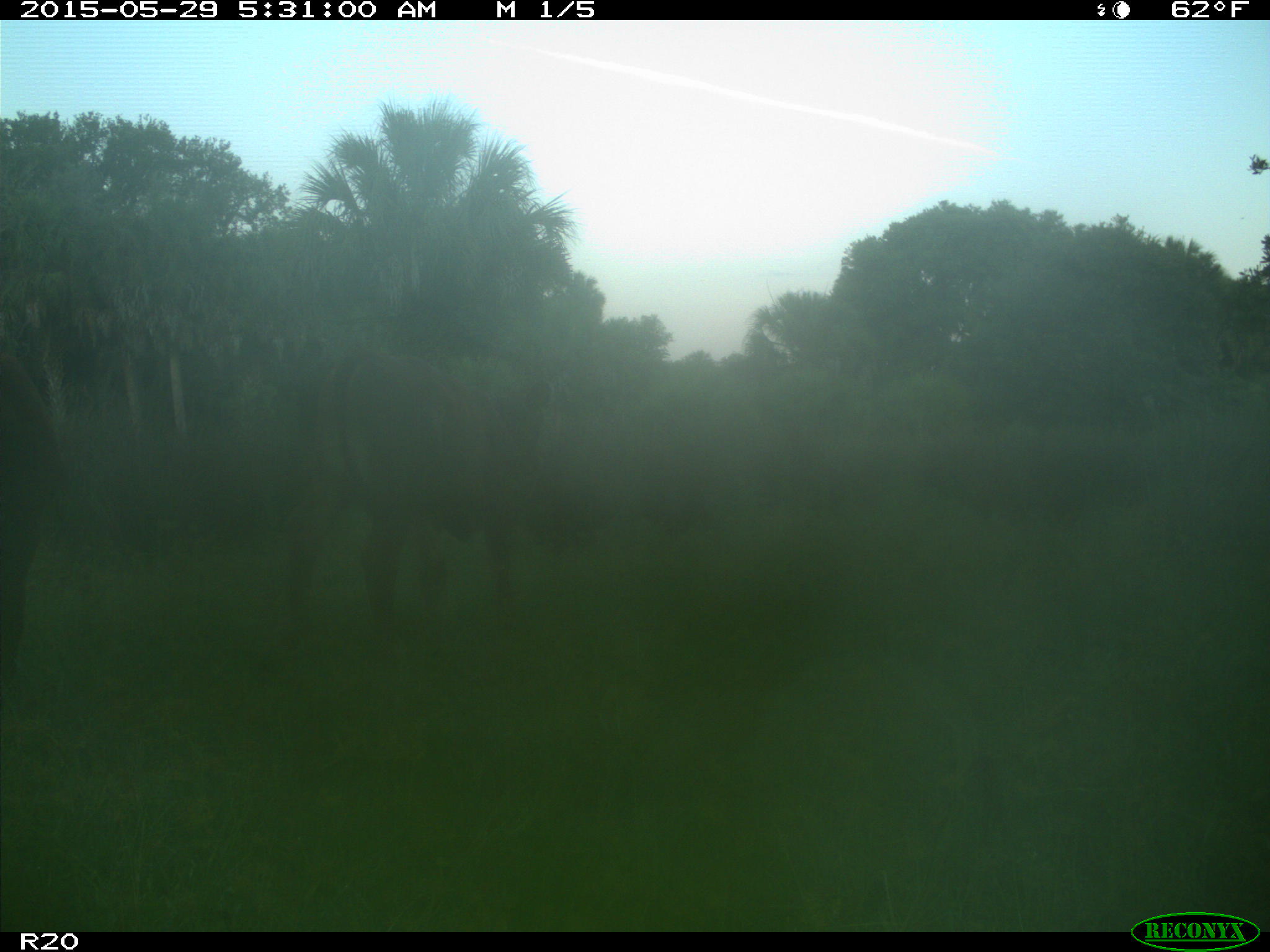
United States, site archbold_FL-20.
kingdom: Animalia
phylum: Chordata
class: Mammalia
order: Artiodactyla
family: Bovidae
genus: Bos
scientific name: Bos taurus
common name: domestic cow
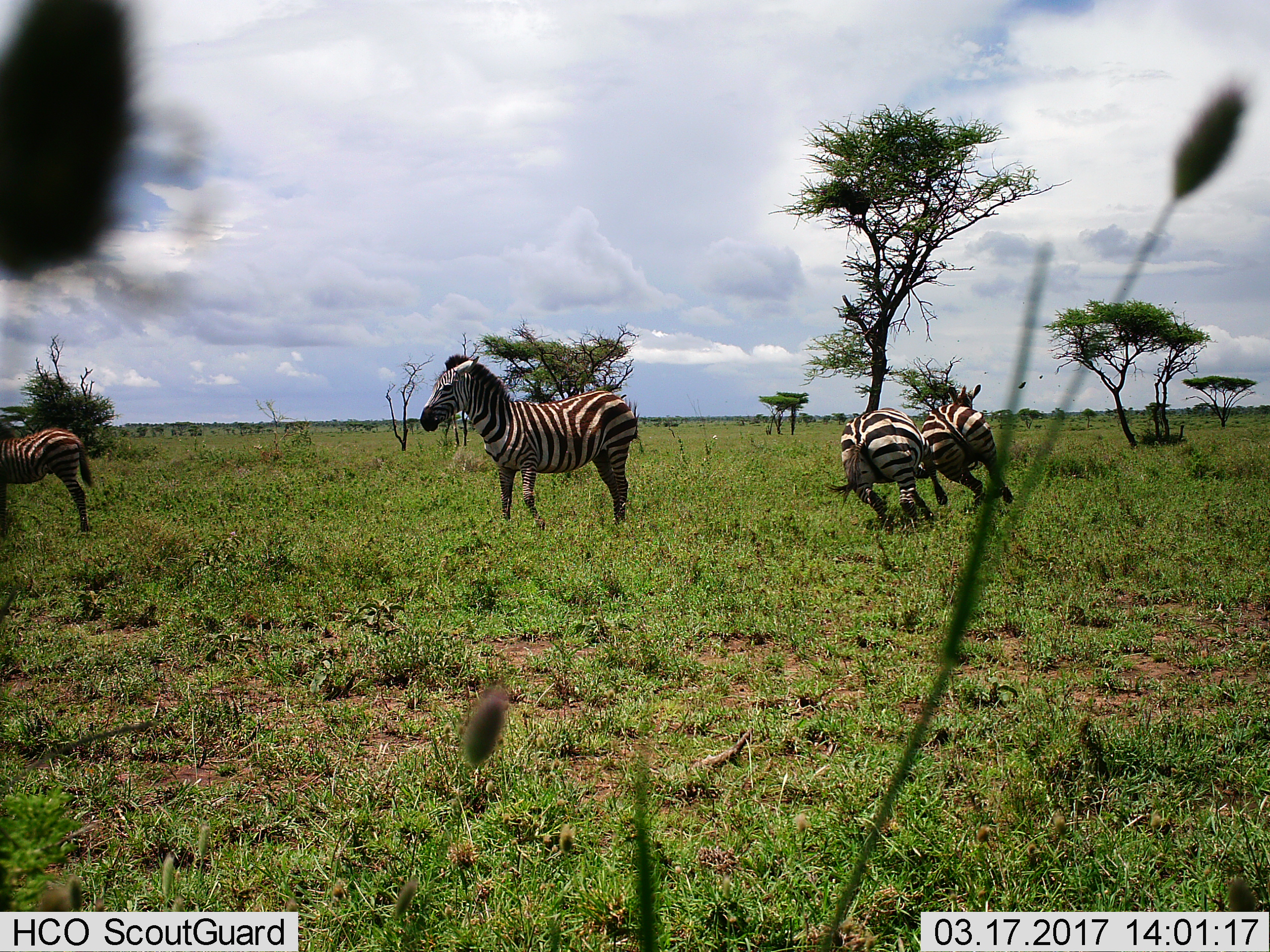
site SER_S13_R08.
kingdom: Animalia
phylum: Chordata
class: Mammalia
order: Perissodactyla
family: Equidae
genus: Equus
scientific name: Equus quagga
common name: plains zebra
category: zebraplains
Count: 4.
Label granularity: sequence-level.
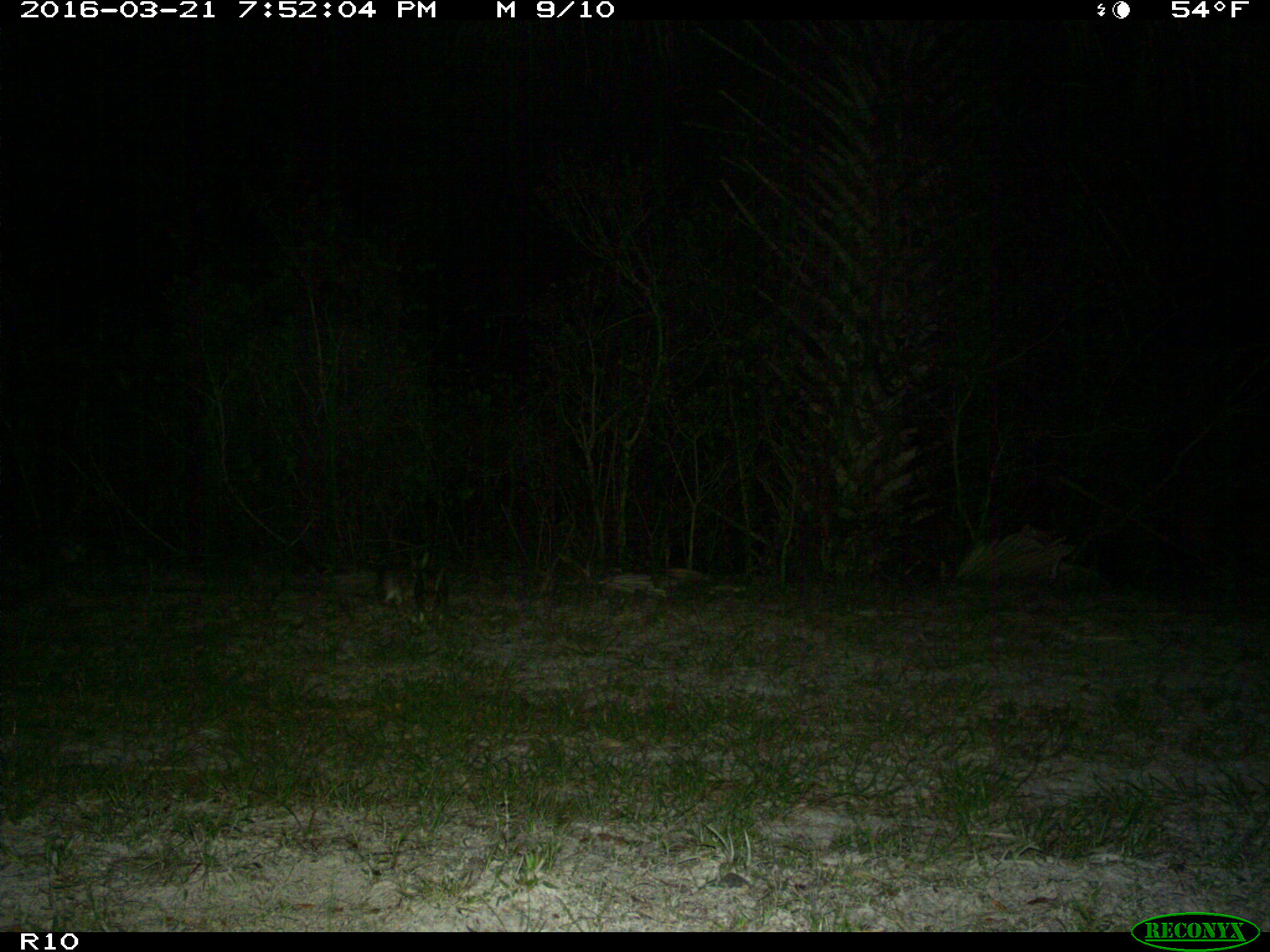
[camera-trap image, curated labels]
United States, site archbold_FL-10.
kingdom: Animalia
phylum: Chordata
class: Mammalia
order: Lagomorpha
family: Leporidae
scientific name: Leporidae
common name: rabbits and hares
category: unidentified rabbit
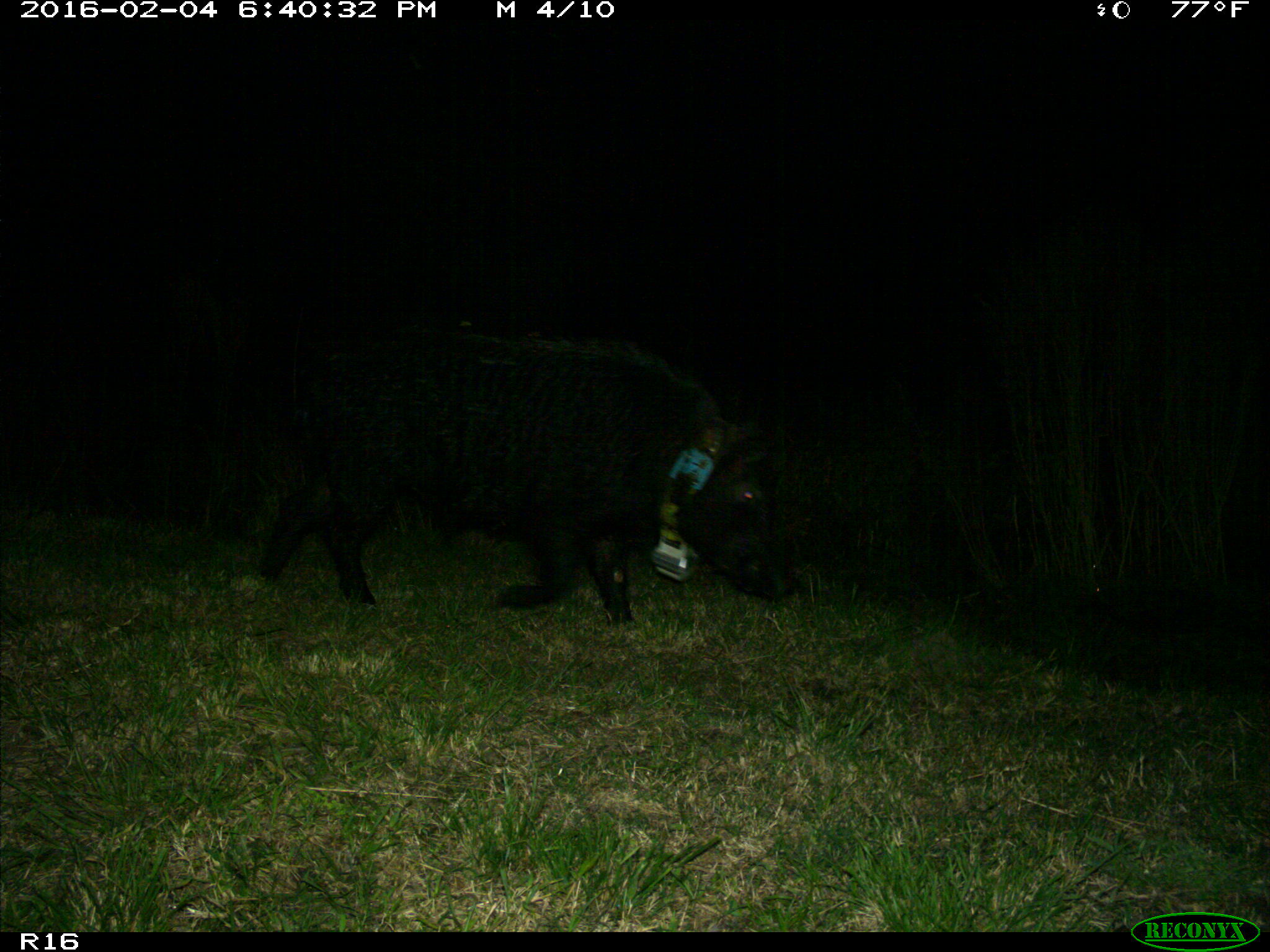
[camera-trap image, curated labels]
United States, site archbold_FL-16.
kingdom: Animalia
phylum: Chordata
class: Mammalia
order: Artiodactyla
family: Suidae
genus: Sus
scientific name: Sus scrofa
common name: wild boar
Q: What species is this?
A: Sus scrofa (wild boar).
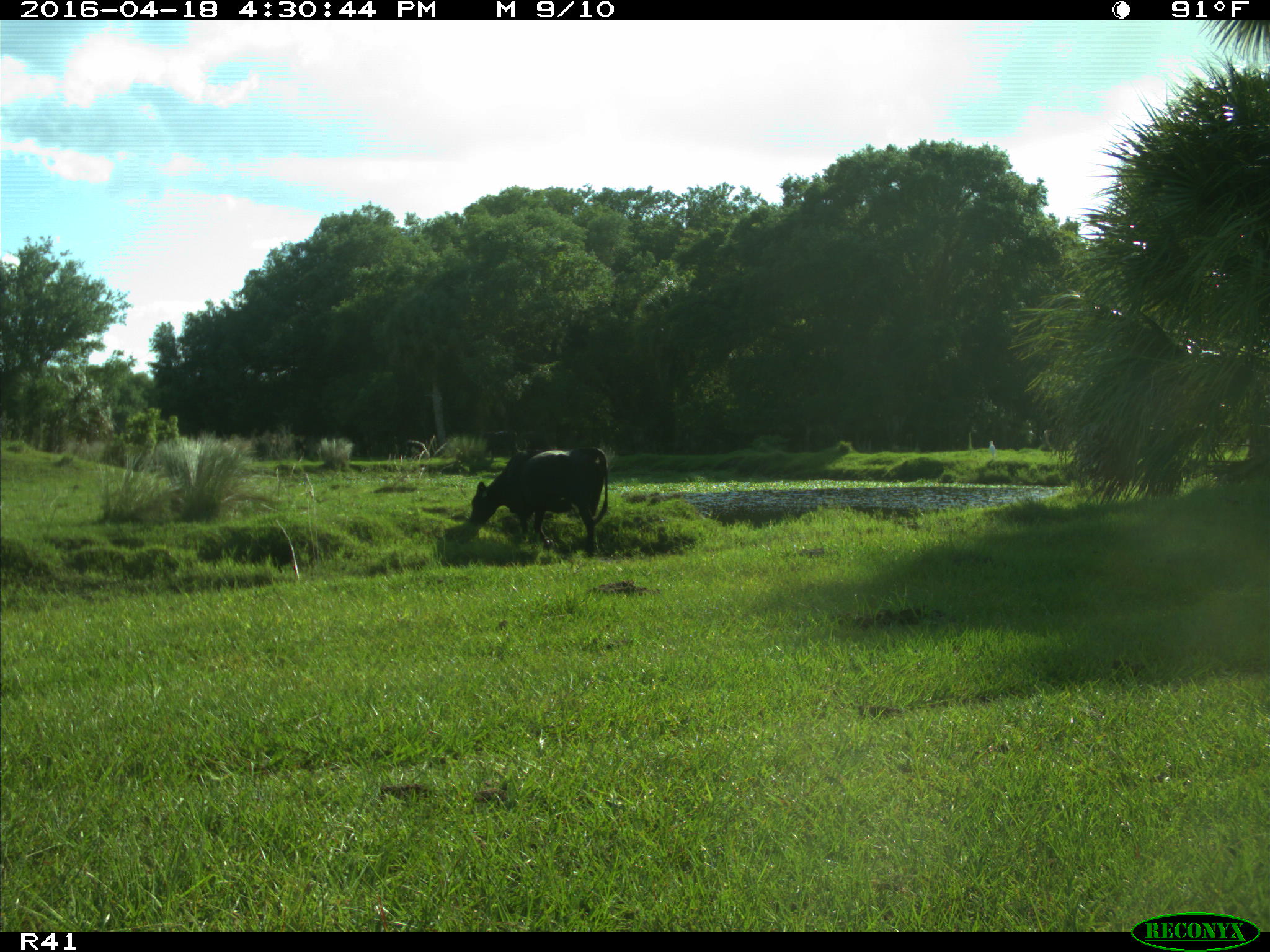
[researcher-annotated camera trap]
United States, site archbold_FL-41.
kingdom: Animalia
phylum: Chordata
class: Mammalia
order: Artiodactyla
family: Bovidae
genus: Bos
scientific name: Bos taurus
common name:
___
DIRECTIONS -
Word for word, restate the lines from the one containing "family: Suidae" through the end of the entries. Do not include pictures.

OUTPUT -
family: Suidae
genus: Sus
scientific name: Sus scrofa
common name: wild boar
Q: What species is this?
A: Sus scrofa (wild boar).
[researcher-annotated camera trap]
United States, site archbold_FL-41.
kingdom: Animalia
phylum: Chordata
class: Mammalia
order: Artiodactyla
family: Bovidae
genus: Bos
scientific name: Bos taurus
common name:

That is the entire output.